Objection N°2. Toute doctrine provenant de Dieu nouvellement est démontrée par quelques prodiges. Ainsi le Seigneur donna à Moïse le pouvoir de faire des miracles (Ex., chap. 4), et saint Paul dit (Héb., 2, 3) : Notre foi ayant été tout d’abord annoncée par le Seigneur lui-même, a été ensuite confirmée en nous par ceux qui l’ont entendue, Dieu appuyant leur témoignage par des miracles et des prodiges. Or, il est dit de Jean Baptiste (Jean, 10, 41) : Qu’il n’a fait aucun miracle. Il semble donc que le baptême dont il a baptisé n’était pas de Dieu.
◆ ◆ ◆ ◆
| CONSIGNE 1 |
Renvoyez le passage de l'objection sur le baptême de Jean Baptiste, de « Objection N°2. Toute » jusqu'à « pas de Dieu. » inclus, sans rien y changer.
◆ ◆ ◆ ◆
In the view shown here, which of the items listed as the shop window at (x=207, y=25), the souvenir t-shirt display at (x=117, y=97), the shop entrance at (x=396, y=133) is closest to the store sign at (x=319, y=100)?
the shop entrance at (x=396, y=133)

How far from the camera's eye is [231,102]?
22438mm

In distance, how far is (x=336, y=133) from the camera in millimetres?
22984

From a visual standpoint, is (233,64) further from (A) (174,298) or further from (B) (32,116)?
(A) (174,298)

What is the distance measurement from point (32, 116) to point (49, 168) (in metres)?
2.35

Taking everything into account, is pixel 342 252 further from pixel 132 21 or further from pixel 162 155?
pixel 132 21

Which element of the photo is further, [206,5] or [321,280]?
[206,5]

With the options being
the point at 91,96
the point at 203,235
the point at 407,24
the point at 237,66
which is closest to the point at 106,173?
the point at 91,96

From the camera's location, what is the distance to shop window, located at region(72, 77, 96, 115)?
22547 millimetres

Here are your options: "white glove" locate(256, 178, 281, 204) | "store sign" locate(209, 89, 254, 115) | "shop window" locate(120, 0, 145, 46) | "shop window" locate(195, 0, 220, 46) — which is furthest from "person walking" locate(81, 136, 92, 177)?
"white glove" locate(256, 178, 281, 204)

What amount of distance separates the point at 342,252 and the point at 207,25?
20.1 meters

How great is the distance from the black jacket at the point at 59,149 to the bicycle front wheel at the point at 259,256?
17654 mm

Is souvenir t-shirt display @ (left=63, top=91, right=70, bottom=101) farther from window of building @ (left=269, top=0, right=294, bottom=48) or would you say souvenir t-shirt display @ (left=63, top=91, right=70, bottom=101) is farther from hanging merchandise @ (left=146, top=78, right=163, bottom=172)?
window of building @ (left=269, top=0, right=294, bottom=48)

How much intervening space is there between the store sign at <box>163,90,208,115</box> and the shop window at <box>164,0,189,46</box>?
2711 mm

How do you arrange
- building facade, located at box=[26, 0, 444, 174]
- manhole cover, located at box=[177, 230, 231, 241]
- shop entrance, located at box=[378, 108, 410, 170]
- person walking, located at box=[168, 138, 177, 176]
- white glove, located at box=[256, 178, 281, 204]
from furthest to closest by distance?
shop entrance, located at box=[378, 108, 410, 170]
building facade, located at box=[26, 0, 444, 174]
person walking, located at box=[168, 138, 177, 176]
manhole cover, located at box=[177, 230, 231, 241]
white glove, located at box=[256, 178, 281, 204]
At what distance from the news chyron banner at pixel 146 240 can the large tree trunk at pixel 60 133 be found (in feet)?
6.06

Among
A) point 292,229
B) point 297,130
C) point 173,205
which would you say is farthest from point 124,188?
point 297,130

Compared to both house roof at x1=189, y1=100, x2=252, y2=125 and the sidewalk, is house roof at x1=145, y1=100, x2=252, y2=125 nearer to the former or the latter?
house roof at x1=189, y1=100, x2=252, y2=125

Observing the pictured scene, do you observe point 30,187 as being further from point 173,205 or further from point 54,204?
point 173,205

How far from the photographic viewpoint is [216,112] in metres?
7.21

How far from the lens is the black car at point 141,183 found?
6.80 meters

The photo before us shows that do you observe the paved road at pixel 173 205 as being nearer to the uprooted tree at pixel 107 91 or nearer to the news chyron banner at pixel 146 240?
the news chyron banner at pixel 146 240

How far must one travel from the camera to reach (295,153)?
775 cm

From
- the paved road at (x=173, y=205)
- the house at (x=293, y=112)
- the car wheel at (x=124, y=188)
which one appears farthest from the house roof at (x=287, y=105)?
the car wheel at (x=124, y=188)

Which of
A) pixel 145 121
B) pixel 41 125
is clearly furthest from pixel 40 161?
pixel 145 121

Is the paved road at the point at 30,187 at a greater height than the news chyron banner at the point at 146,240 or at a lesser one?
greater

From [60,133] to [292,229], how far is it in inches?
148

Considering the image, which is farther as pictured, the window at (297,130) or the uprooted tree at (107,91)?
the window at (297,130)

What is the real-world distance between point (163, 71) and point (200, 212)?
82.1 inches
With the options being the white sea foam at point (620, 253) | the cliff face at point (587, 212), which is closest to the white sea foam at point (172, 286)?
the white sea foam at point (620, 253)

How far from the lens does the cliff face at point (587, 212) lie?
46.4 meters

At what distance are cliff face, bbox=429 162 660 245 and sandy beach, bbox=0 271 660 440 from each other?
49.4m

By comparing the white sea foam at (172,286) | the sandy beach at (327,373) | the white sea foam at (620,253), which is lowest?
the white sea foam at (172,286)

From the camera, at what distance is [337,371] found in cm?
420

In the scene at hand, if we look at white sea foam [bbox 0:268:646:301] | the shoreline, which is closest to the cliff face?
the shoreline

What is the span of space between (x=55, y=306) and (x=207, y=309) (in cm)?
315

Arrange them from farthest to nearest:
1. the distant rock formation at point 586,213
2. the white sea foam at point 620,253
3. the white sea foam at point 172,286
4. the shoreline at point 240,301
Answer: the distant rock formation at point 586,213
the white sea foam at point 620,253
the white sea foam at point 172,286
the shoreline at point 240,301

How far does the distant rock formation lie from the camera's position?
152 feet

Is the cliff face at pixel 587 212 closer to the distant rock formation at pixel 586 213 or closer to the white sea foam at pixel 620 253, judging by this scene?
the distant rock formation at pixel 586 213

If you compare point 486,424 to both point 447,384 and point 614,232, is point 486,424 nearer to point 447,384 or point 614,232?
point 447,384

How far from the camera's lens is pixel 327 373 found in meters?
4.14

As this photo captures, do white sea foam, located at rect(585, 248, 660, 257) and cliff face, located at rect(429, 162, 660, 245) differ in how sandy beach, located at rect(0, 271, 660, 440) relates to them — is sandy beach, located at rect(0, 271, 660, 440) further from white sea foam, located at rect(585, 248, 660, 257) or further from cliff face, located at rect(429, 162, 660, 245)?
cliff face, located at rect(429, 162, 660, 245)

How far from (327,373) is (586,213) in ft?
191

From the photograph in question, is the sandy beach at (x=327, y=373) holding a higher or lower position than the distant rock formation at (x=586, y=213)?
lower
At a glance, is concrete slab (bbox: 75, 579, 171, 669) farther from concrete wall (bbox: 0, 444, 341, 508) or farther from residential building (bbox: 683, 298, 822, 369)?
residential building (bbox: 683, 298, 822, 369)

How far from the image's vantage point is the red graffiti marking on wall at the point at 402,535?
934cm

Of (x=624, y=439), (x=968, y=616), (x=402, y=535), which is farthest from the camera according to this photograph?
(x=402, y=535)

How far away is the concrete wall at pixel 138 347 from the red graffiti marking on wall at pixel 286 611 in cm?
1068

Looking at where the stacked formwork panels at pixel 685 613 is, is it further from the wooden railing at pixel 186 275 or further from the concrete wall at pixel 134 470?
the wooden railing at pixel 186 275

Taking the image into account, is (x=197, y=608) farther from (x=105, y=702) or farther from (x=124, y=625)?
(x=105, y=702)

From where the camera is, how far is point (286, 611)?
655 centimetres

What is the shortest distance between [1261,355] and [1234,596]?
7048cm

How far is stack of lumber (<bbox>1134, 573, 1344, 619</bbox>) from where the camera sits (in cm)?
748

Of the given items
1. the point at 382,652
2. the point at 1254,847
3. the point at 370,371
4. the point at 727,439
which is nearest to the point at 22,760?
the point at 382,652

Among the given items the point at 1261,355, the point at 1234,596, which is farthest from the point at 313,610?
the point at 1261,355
◆ ◆ ◆ ◆
| CONSIGNE 2 |
Listez toutes les lignes ci-dessus où figure le mot « concrete ». La casse compte.

| RÉPONSE 1 |
Objection N°2. Toute doctrine provenant de Dieu nouvellement est démontrée par quelques prodiges. Ainsi le Seigneur donna à Moïse le pouvoir de faire des miracles (Ex., chap. 4), et saint Paul dit (Héb., 2, 3) : Notre foi ayant été tout d’abord annoncée par le Seigneur lui-même, a été ensuite confirmée en nous par ceux qui l’ont entendue, Dieu appuyant leur témoignage par des miracles et des prodiges. Or, il est dit de Jean Baptiste (Jean, 10, 41) : Qu’il n’a fait aucun miracle. Il semble donc que le baptême dont il a baptisé n’était pas de Dieu.

| RÉPONSE 2 |
At a glance, is concrete slab (bbox: 75, 579, 171, 669) farther from concrete wall (bbox: 0, 444, 341, 508) or farther from residential building (bbox: 683, 298, 822, 369)?
How far away is the concrete wall at pixel 138 347 from the red graffiti marking on wall at pixel 286 611 in cm?
Looking at where the stacked formwork panels at pixel 685 613 is, is it further from the wooden railing at pixel 186 275 or further from the concrete wall at pixel 134 470?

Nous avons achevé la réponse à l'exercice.